A doença renal crônica, também conhecida como insuficiência renal crônica, doença renal crônica ou insuficiência renal crônica, é muito mais difundida do que as pessoas imaginam; muitas vezes passa despercebido e não diagnosticado até que a doença esteja bem avançada.

Não é incomum que as pessoas percebam que têm insuficiência renal crônica apenas quando sua função renal está abaixo de 25% do normal.

À medida que a insuficiência renal avança e a função do órgão é severamente prejudicada, níveis perigosos de resíduos e fluidos podem se acumular rapidamente no corpo. O tratamento visa parar ou retardar a progressão da doença – isso geralmente é feito controlando sua causa básica.

Fatos rápidos sobre doença renal crônica

Aqui estão alguns pontos-chave sobre doença renal crônica. Mais detalhes e informações de apoio estão no artigo principal.

  • Os sintomas comuns incluem sangue na urina, pressão alta e  fadiga.
  • As causas incluem diabetes  e doenças renais específicas, que inclui doença renal policística.
  • Não há cura para doenças renais crônicas, o que significa que o tratamento é focado na redução dos sintomas.
  • O diagnóstico ocorre comumente após exames de sangue, exames renais ou biópsia.

Sintomas

A doença renal crônica raramente apresenta sintomas até os estágios posteriores, por isso a triagem é recomendada para aqueles que estão em risco..

A insuficiência renal crônica, ao contrário da insuficiência renal aguda, é uma doença lenta e gradualmente progressiva. Mesmo que um rim pare de funcionar, o outro pode realizar funções normais. Normalmente não é até que a doença esteja bastante avançada e a condição tenha se tornado grave que os sinais e sintomas sejam perceptíveis; pelo qual a maior parte do dano é irreversível.

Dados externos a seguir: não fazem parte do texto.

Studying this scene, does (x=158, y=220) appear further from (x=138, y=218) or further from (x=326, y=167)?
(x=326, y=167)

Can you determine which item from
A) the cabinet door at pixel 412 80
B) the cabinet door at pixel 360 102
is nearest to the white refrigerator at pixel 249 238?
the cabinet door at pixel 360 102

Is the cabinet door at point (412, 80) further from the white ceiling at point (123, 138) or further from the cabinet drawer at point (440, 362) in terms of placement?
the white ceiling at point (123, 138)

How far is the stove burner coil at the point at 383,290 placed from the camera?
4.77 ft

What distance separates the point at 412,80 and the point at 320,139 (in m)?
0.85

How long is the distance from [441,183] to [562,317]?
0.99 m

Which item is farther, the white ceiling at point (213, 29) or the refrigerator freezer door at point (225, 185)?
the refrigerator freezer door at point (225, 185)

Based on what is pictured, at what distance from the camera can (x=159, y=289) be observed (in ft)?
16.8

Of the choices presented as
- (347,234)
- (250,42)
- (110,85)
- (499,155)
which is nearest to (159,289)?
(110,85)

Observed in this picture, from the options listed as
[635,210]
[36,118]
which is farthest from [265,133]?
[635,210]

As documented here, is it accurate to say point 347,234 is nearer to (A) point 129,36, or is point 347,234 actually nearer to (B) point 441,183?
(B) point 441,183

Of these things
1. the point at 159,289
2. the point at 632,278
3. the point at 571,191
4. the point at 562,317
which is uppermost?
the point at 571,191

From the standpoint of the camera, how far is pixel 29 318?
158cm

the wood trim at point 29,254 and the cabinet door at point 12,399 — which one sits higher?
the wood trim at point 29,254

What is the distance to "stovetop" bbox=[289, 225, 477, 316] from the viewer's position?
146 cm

É importante que as pessoas que estão em alto risco de desenvolver doença renal tenham suas funções renais regularmente verificadas. A detecção precoce pode ajudar significativamente a prevenir danos renais graves.

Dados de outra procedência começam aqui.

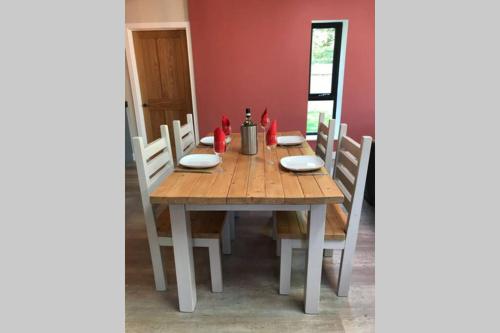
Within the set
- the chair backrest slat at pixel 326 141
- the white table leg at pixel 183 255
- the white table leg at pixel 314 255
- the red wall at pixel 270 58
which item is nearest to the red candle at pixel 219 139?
the white table leg at pixel 183 255

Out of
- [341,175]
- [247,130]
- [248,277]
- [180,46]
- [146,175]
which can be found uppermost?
[180,46]

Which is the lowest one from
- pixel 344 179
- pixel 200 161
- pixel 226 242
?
pixel 226 242

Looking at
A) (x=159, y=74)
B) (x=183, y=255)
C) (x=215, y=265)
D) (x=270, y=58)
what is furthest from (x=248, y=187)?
(x=159, y=74)

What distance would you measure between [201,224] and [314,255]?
2.19 feet

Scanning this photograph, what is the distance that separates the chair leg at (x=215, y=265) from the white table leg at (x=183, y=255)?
0.13m

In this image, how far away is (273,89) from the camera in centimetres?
356

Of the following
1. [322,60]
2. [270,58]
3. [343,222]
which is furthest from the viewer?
[322,60]

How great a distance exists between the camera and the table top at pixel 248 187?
45.6 inches

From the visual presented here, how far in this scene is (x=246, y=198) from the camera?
1160mm

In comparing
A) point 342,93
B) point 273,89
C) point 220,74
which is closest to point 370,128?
point 342,93

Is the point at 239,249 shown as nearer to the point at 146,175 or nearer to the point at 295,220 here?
the point at 295,220

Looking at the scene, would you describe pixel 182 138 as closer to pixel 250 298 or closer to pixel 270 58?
pixel 250 298
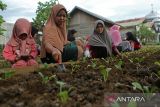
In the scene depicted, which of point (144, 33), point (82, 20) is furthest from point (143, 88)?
point (144, 33)

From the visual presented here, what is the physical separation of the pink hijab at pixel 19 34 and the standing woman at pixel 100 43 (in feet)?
5.90

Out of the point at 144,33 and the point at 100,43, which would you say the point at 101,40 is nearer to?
the point at 100,43

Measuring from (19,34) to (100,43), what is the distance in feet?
6.71

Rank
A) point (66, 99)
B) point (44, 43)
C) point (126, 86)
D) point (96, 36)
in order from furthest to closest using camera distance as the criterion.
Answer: point (96, 36), point (44, 43), point (126, 86), point (66, 99)

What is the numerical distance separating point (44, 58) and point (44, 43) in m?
0.27

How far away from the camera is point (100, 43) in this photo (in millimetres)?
7414

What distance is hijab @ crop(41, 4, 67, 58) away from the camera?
18.4 feet

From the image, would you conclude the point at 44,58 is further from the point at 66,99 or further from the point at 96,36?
the point at 66,99

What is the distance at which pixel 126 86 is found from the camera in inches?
103

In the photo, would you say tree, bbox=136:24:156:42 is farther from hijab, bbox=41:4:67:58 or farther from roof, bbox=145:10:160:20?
hijab, bbox=41:4:67:58

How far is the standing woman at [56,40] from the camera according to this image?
5.56 meters

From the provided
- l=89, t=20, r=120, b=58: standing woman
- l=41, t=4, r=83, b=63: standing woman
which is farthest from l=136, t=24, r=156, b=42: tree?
l=41, t=4, r=83, b=63: standing woman

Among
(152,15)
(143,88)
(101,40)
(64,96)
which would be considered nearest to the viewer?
(64,96)

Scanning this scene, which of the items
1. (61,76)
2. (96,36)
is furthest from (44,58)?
(61,76)
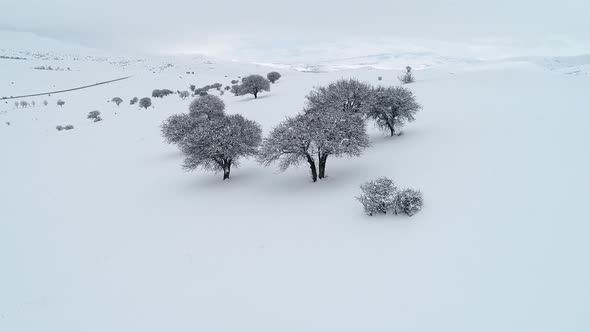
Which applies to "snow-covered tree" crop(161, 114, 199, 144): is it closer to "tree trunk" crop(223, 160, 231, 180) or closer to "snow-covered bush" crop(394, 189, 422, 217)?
"tree trunk" crop(223, 160, 231, 180)

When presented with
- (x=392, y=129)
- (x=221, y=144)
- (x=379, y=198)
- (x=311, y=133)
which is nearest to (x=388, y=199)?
(x=379, y=198)

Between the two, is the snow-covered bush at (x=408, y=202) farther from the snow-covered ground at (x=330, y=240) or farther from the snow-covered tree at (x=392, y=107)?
the snow-covered tree at (x=392, y=107)

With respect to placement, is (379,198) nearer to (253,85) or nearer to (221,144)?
(221,144)

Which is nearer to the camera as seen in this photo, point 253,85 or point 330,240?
point 330,240

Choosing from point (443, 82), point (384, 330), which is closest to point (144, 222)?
point (384, 330)

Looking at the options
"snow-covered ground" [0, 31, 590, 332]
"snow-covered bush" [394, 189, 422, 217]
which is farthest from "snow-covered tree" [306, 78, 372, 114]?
"snow-covered bush" [394, 189, 422, 217]

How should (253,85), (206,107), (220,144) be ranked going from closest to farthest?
1. (220,144)
2. (206,107)
3. (253,85)
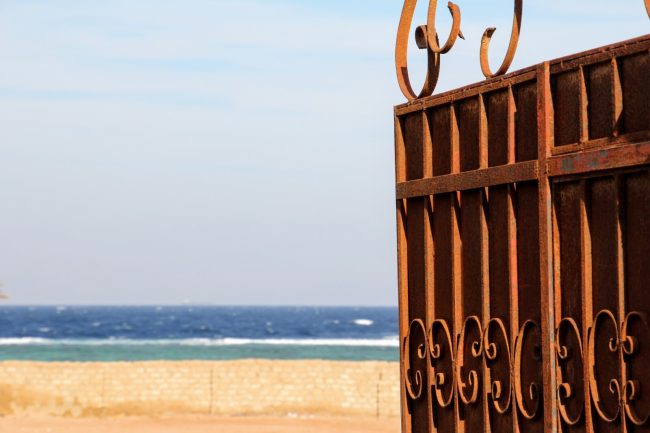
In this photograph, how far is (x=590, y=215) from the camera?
223 inches

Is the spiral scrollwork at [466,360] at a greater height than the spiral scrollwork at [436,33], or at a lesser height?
lesser

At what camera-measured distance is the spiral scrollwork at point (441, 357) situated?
6.66 m

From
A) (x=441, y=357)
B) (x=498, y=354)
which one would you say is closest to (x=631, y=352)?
(x=498, y=354)

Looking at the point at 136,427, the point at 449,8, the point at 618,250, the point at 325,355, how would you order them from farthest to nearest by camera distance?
1. the point at 325,355
2. the point at 136,427
3. the point at 449,8
4. the point at 618,250

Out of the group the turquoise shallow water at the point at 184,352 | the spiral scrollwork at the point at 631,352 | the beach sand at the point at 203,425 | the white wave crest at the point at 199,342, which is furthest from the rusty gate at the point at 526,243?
the white wave crest at the point at 199,342

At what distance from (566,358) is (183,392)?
1971cm

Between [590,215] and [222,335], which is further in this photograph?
[222,335]

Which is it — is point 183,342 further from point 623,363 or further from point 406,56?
point 623,363

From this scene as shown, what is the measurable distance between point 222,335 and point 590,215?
87410 millimetres

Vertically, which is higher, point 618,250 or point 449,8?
point 449,8

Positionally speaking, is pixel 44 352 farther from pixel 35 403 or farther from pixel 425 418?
pixel 425 418

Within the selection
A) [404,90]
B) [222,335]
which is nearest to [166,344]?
[222,335]

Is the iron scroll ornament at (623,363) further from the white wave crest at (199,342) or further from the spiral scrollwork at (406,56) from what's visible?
the white wave crest at (199,342)

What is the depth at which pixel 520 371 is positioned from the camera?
6086 mm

Os sinais e sintomas mais comuns da doença renal crônica incluem:

  • anemia
  • sangue na urina
  • urina escura
  • diminuição do estado de alerta mental
  • diminuição da produção de urina
  • edema – pés, mãos e tornozelos inchados (rosto se o edema for grave)
  • fadiga (cansaço)
  • hipertensão (pressão alta)
  • insónia
  • coceira na pele, pode se tornar persistente
  • perda de apetite
  • incapacidade masculina de obter ou manter uma ereção(disfunção erétil)
  • urinação mais frequente, especialmente à noite
  • cãibras musculares
  • contrações musculares
  • Náusea
  • dor do lado ou do meio para a parte de baixo das costas
  • ofegante (falta de ar)
  • proteína na urina
  • mudança súbita no peso corporal
  • dores de cabeça inexplicáveis

Estágios

Mudanças na taxa de GFR podem avaliar o quão avançada é a doença renal. No Reino Unido, e em muitos outros países, os estágios da doença renal crônica são classificados da seguinte forma:

Estágio 1 – A taxa de GFR é normal. No entanto, evidências de doença renal foram detectadas.

Estágio 2 – A taxa de RG é inferior a 90 mililitros, e evidências de doença renal foram detectadas.

Estágio 3 – A taxa de RG é inferior a 60 mililitros, independentemente de evidências de doença renal ter sido detectada.

Estágio 4 – A taxa de GRF é inferior a 30 mililitros, independentemente de evidências de doença renal ter sido detectada.

Estágio 5 – A taxa de GFR é inferior a 15 mililitros. Insuficiência renal ocorreu.

A maioria dos pacientes com doença renal crônica raramente progridem além do Estágio 2. É importante que a doença renal seja diagnosticada e tratada precocemente para que danos graves sejam evitados.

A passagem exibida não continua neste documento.